The investigation into the fiasco is likely to focus on human error rather than any equipment failure, according to The Times, after an internal investigation found that the power supply was working correctly.
Quoting a BA source, the newspaper reported that it was rumoured that a contractor doing maintenance inadvertently switched the supply off, however this has not been confirmed.
The chaos was caused by a sudden power loss at BA’s two main data centres last Saturday, May 27. The problem was then worsened by an uncontrolled reboot of the system which shut down the entire IT system. All information about flights, baggage and passengers was lost and travellers were left stranded over the bank holiday weekend with at least 700 flights cancelled at Heathrow and Gatwick.
Bill Francis, Head of Group IT at BA’s owner International Airlines Group (IAG), sent an email to staff, seen by the Press Association, which confirmed that the shut-down had not been caused by IT failure or software issues.
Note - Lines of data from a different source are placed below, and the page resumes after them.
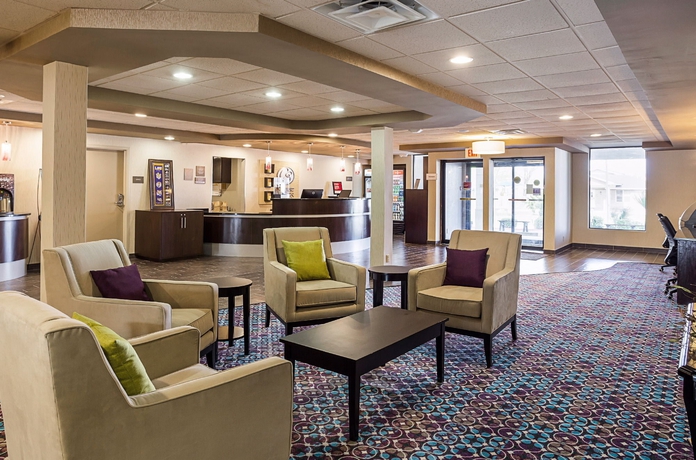 Imagen de los interiores del Hotel Comfort Suites University, Baton Rouge. Foto 12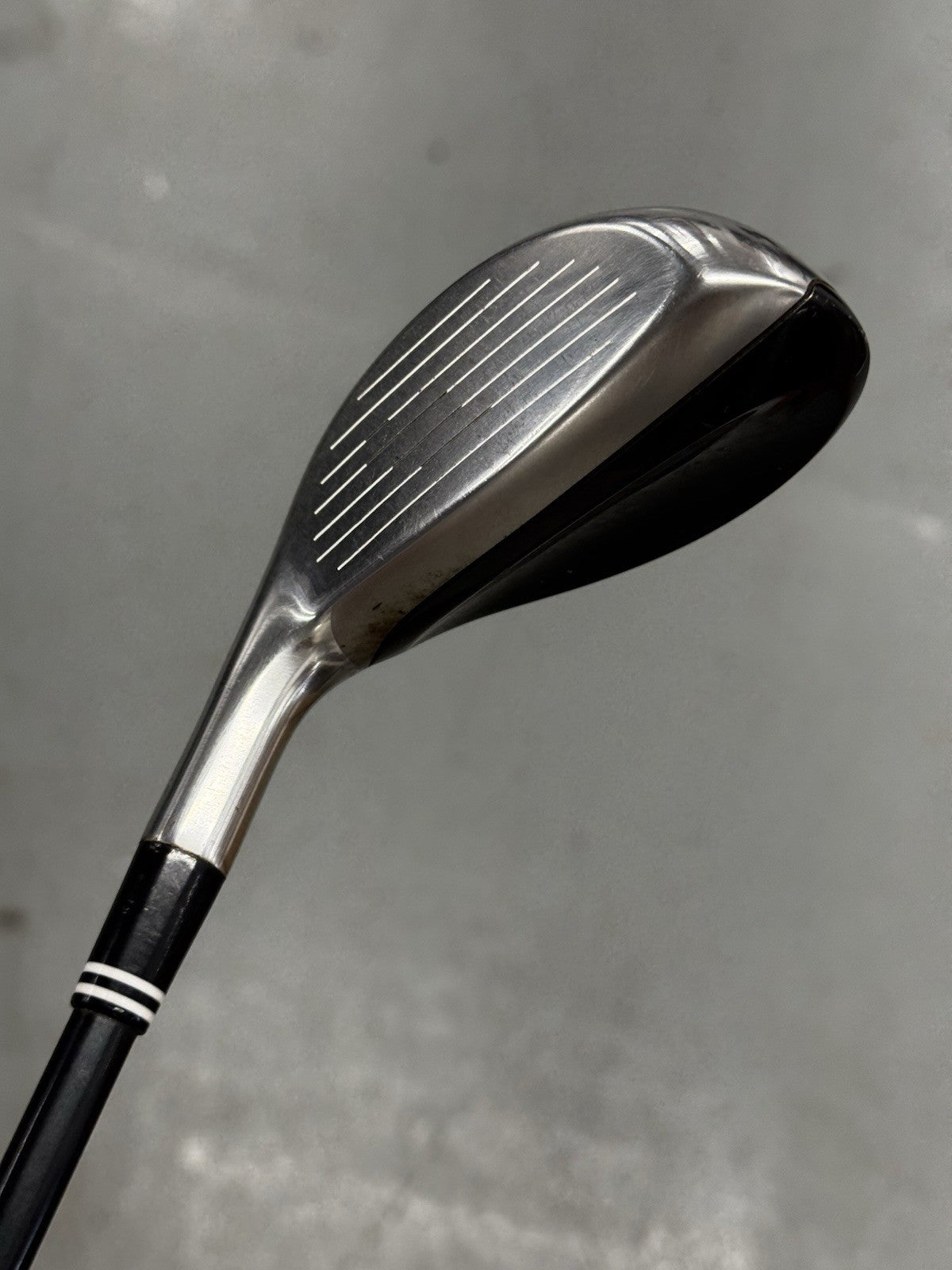 Cleveland Halo 19* 2i Hybrid Regular Flex Graphite Shaft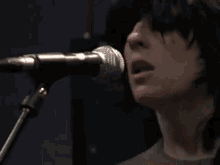 The Distillers Brody Dalle GIF - The Distillers Brody Dalle Singing GIFs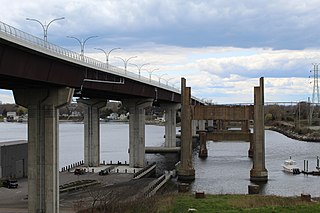 <span class="mw-page-title-main">Sakonnet River Bridge</span> Bridge in between Portsmouth and Tiverton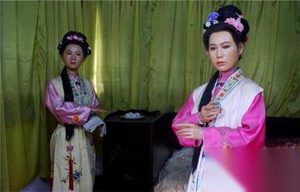 曹操为何要把关羽和甘糜两位嫂子关一座房子里?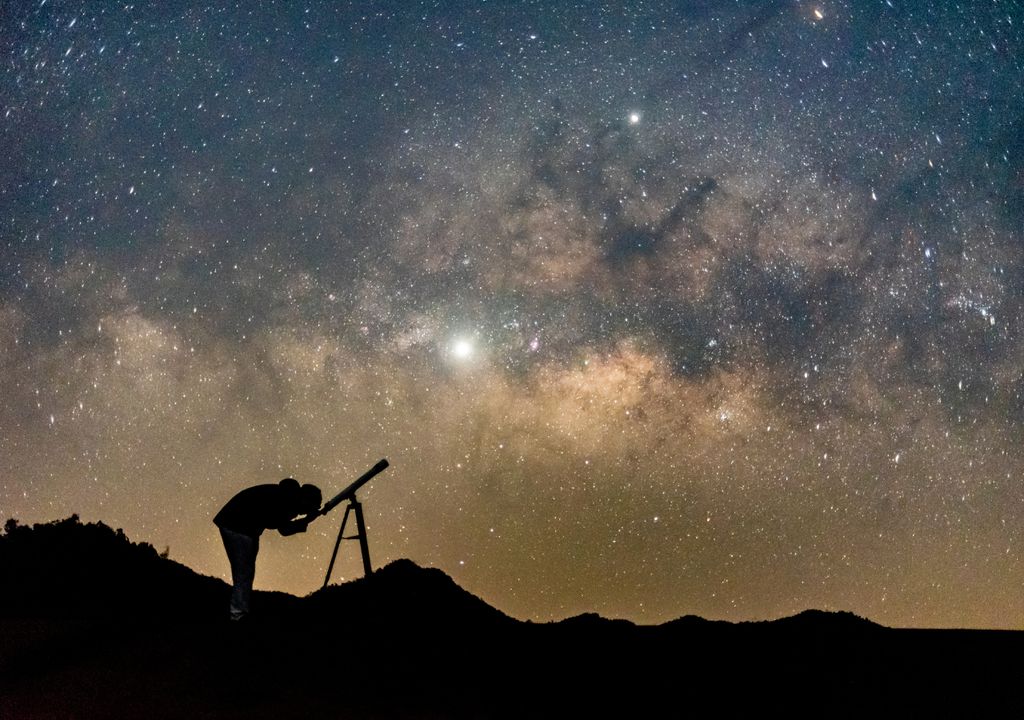 telescópio; observação; céu noturno; astronomia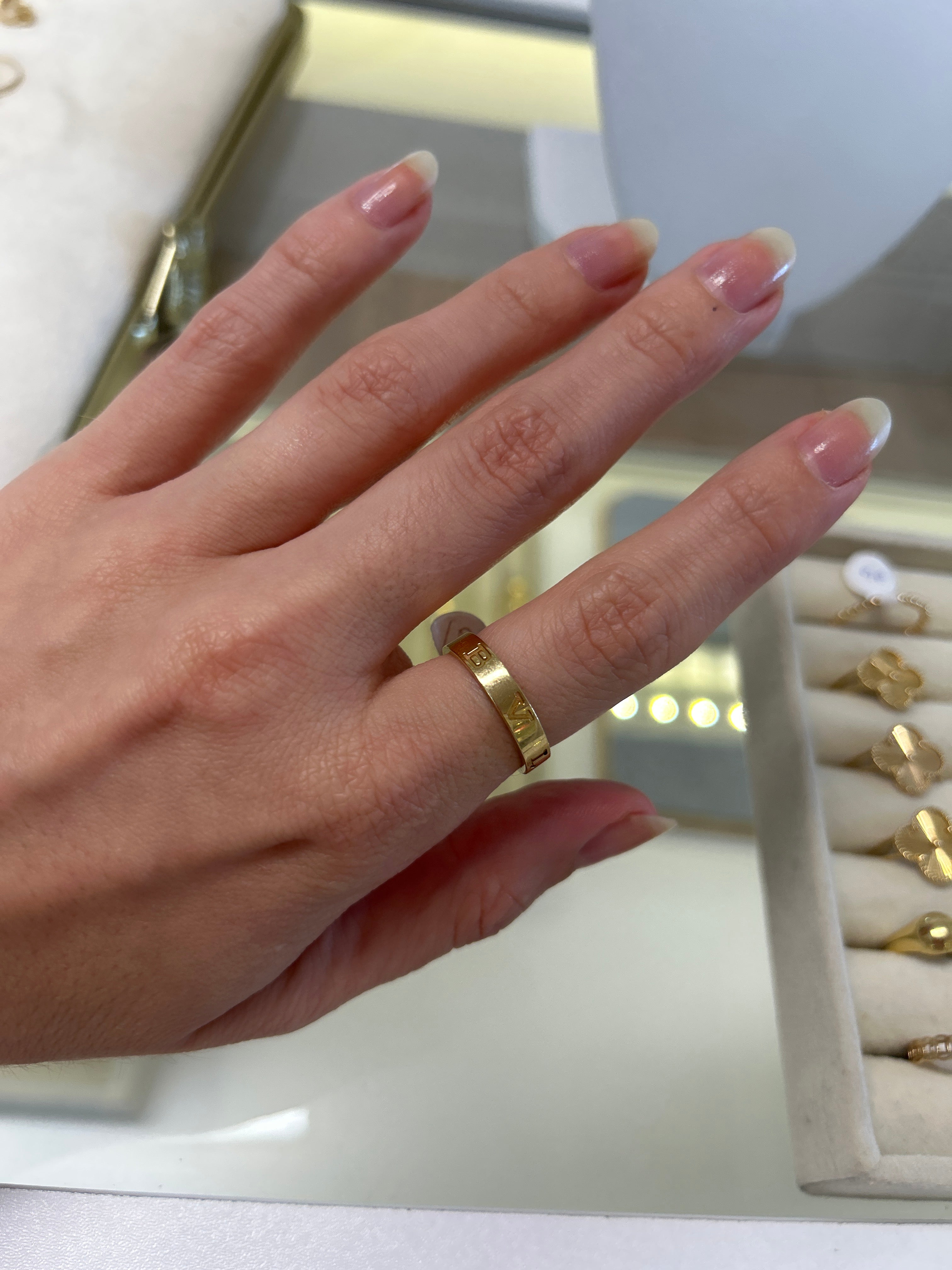 Bague B Inspiration en or 18 carats, taille 6.5, 3,92g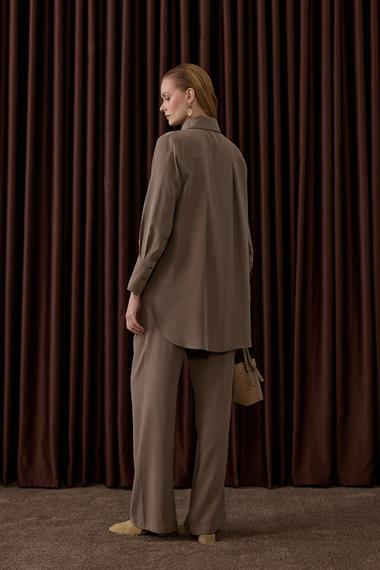 Soley Büyük Cepli Düğmeli Pantolonlu Takım VİZON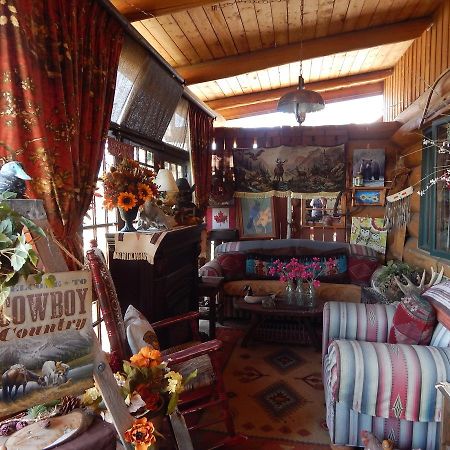 Idle Spurs Log Cabin Bed & Breakfast Black Diamond Esterno foto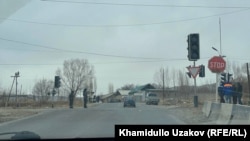 The road between the Kyrgyz cities of Batken and Isfana which leads to Tajikistan’s Vorukh exclave.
His email revealed that an investigation so far had found that an Uninterruptible Power Supply to a core data centre at Heathrow was over-ridden on Saturday morning.
He said: “This resulted in the total immediate loss of power to the facility, bypassing the backup generators and batteries. This in turn meant that the controlled contingency migration to other facilities could not be applied.
“After a few minutes of this shutdown of power, it was turned back on in an unplanned and uncontrolled fashion, which created physical damage to the system, and significantly exacerbated the problem.
“This was entirely a problem relating to the power supply. It was not an IT failure, and there were no software issues.
“The fix consisted of physically replacing servers that had been damaged, then bringing all of BA’s 700-plus applications back online in a controlled fashion while ensuring that all data was consistent across the system. All of the systems are now back up and running.”